**EXCERPTED RECORDS:**
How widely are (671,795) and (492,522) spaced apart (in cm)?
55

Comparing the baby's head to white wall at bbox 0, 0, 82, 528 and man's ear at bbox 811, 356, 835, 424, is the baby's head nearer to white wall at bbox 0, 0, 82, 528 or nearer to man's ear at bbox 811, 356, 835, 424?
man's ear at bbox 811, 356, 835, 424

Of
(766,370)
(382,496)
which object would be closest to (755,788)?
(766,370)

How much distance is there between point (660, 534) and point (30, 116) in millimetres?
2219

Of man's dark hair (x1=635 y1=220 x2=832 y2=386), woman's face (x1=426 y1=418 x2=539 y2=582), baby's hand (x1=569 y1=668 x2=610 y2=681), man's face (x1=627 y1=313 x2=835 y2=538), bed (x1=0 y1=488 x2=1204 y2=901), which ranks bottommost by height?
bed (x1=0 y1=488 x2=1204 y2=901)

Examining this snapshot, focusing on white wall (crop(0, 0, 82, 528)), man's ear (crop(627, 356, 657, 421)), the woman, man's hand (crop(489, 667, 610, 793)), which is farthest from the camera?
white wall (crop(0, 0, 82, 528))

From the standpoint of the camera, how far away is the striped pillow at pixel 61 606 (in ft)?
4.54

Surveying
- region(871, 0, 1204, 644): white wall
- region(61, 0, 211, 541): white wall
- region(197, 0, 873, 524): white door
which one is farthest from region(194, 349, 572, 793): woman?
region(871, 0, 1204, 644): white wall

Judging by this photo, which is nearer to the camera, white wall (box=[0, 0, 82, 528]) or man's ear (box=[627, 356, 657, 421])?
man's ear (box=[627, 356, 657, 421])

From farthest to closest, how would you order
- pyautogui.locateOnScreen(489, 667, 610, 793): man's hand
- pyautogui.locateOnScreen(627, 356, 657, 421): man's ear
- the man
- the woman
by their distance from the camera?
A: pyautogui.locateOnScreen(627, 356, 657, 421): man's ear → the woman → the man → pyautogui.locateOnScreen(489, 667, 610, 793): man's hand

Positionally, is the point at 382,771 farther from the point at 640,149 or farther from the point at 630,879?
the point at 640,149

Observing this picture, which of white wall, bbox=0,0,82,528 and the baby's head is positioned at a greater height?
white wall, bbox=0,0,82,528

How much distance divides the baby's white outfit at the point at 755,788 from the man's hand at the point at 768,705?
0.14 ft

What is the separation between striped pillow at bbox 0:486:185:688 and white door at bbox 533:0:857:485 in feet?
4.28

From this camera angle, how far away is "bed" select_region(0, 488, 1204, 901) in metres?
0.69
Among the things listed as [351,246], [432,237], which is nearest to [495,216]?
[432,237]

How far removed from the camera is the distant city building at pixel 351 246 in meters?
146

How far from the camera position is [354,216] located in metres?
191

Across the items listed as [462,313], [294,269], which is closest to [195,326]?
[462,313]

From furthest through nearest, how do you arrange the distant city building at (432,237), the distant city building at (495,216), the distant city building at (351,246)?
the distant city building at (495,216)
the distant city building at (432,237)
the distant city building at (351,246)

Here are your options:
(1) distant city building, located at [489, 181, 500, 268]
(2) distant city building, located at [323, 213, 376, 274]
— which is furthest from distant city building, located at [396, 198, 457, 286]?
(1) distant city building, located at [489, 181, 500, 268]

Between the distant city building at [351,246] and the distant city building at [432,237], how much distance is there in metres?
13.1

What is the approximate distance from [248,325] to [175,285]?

**THE EXERCISE:** Return every item above word for word, keeping each line unchanged.

**RESPONSE:**
How widely are (671,795) and (492,522) spaced apart (in cm)?
55

Comparing the baby's head to white wall at bbox 0, 0, 82, 528 and man's ear at bbox 811, 356, 835, 424, is the baby's head nearer to white wall at bbox 0, 0, 82, 528 or nearer to man's ear at bbox 811, 356, 835, 424?
man's ear at bbox 811, 356, 835, 424

Of
(766,370)
(382,496)
which object would be closest to (755,788)?
(766,370)

How much distance is there between point (660, 534) and point (30, 116) in millimetres?
2219

Of man's dark hair (x1=635 y1=220 x2=832 y2=386), woman's face (x1=426 y1=418 x2=539 y2=582), baby's hand (x1=569 y1=668 x2=610 y2=681), man's face (x1=627 y1=313 x2=835 y2=538), bed (x1=0 y1=488 x2=1204 y2=901), which ranks bottommost by height?
bed (x1=0 y1=488 x2=1204 y2=901)

Examining this snapshot, focusing on white wall (crop(0, 0, 82, 528)), man's ear (crop(627, 356, 657, 421)), the woman, man's hand (crop(489, 667, 610, 793)), which is farthest from the camera?
white wall (crop(0, 0, 82, 528))

From the standpoint of the camera, how far away is the striped pillow at pixel 61 606 (in ft)?
4.54

Surveying
- region(871, 0, 1204, 644): white wall
- region(61, 0, 211, 541): white wall
- region(197, 0, 873, 524): white door
which one is farthest from region(194, 349, 572, 793): woman?
region(871, 0, 1204, 644): white wall

Judging by this photo, which is nearer to the camera, white wall (box=[0, 0, 82, 528]) or man's ear (box=[627, 356, 657, 421])?
man's ear (box=[627, 356, 657, 421])

From farthest to closest, how would you order
- pyautogui.locateOnScreen(489, 667, 610, 793): man's hand
- pyautogui.locateOnScreen(627, 356, 657, 421): man's ear
- the man
- the woman
by their distance from the camera?
A: pyautogui.locateOnScreen(627, 356, 657, 421): man's ear → the woman → the man → pyautogui.locateOnScreen(489, 667, 610, 793): man's hand

Positionally, is the point at 382,771 farther from the point at 640,149 or farther from the point at 630,879?
the point at 640,149

Observing this picture, which of white wall, bbox=0,0,82,528 and the baby's head is positioned at a greater height?
white wall, bbox=0,0,82,528

How much distance divides the baby's white outfit at the point at 755,788 from the man's hand at the point at 768,705?
0.14 ft

What is the separation between striped pillow at bbox 0:486:185:688 and white door at bbox 533:0:857:485 in feet?
4.28

From this camera angle, how far away is "bed" select_region(0, 488, 1204, 901) in metres?
0.69
Among the things listed as [351,246], [432,237], which is nearest to [495,216]?
[432,237]

How far removed from the camera is the distant city building at pixel 351 246 in meters?
146

How far from the camera position is [354,216] located in metres?
191

Across the items listed as [462,313], [294,269], which is closest to [195,326]?
[462,313]

From furthest through nearest, how do you arrange the distant city building at (432,237), the distant city building at (495,216), the distant city building at (351,246)?
the distant city building at (495,216)
the distant city building at (432,237)
the distant city building at (351,246)

Here are your options:
(1) distant city building, located at [489, 181, 500, 268]
(2) distant city building, located at [323, 213, 376, 274]
— which is furthest from distant city building, located at [396, 198, 457, 286]?
(1) distant city building, located at [489, 181, 500, 268]

Between the distant city building at [351,246] and the distant city building at [432,237], how much distance is there in metres?
13.1

What is the approximate distance from [248,325] to [175,285]?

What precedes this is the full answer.